Rescuers in Italy are searching through tonnes of rubble for survivors after a bridge collapse in Genoa which killed at least 37 people.
Dozens of cars and three trucks plunged as much as 150ft after a section of the Morandi Bridge fell in the north-western Italian city.
Many Italian families were on the roads ahead of Wednesday’s Ferragosto holiday.
Interior minister Matteo Salvini said three children were among the dead.
Rescuers are continuing to search through tonnes of concrete slabs and steel for survivors or bodies.
Investigators are also working to determine what caused a 260ft long stretch of highway to break off from the 150ft high bridge in the port city.
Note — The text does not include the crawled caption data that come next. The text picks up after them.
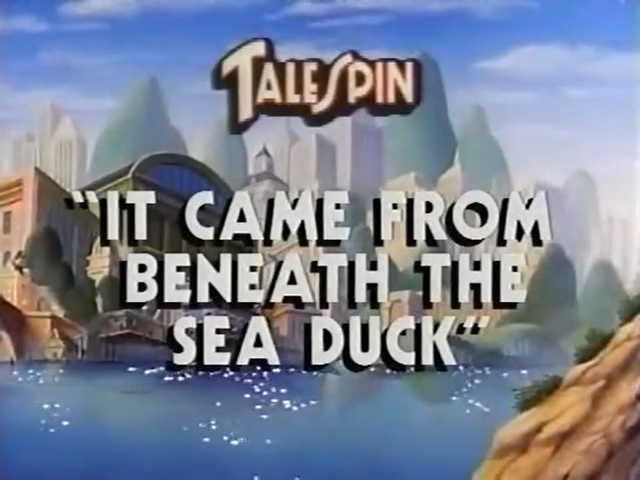File:It Came from Beneath the Sea Duck - TS.png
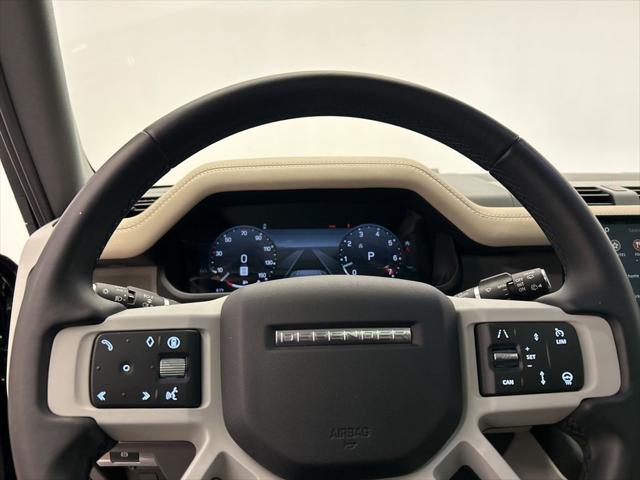 used 2024 Land Rover Defender car, priced at $74,287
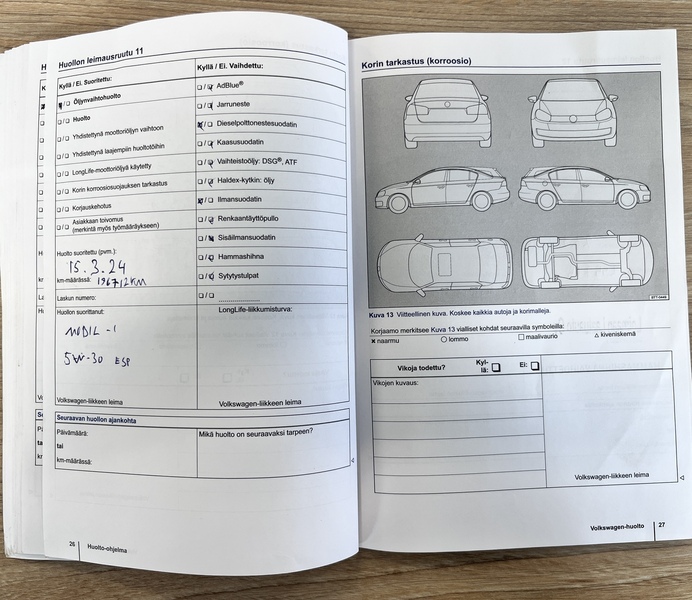 Volkswagen Golf vaihtoauto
The 1967 bridge, considered innovative in its time for its use of concrete around its cables, had long been due for an upgrade, especially since the structure saw more heavy traffic than its designers had envisioned.
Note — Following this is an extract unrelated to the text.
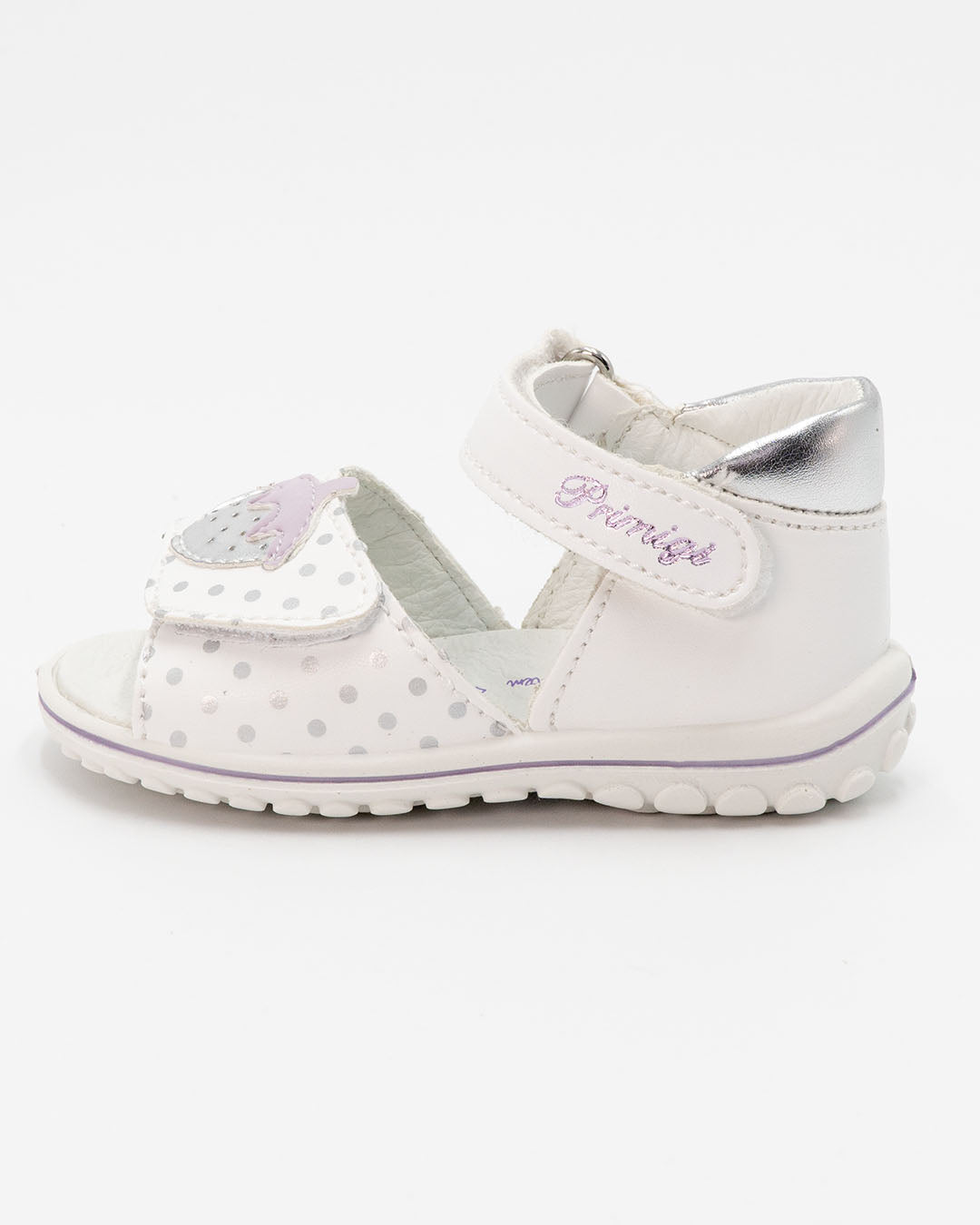 Sandaletto bambina con fragolina PRIMIGI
While the collapse’s cause is yet to be determined, political bickering has moved into high gear.
Italy’s minister of transportation and infrastructure, Danilo Toninelli, from the populist 5-Star Movement, threatened in a Facebook post that the state, if necessary, would take direct control of the highways agency if it could not properly care for roads and bridges.
In 2013, some 5-Star MPs had questioned the wisdom of an ambitious and expensive infrastructure overhaul programme as possibly wasteful, according to reports, but a post about that on the Movement’s site was removed on Tuesday after the bridge’s collapse.
Within hours after the collapse, Mr Salvini was vowing not to let European Union spending strictures on Italy, which is laden with public debt, stop any effort to make the country’s infrastructure safe.
Genoa is a flood-prone city, and officials have warned that the debris from the collapse must be removed as soon as possible.
Some of the wreckage landed in a dry riverbed that could flood when the rainy season resumes in a few weeks.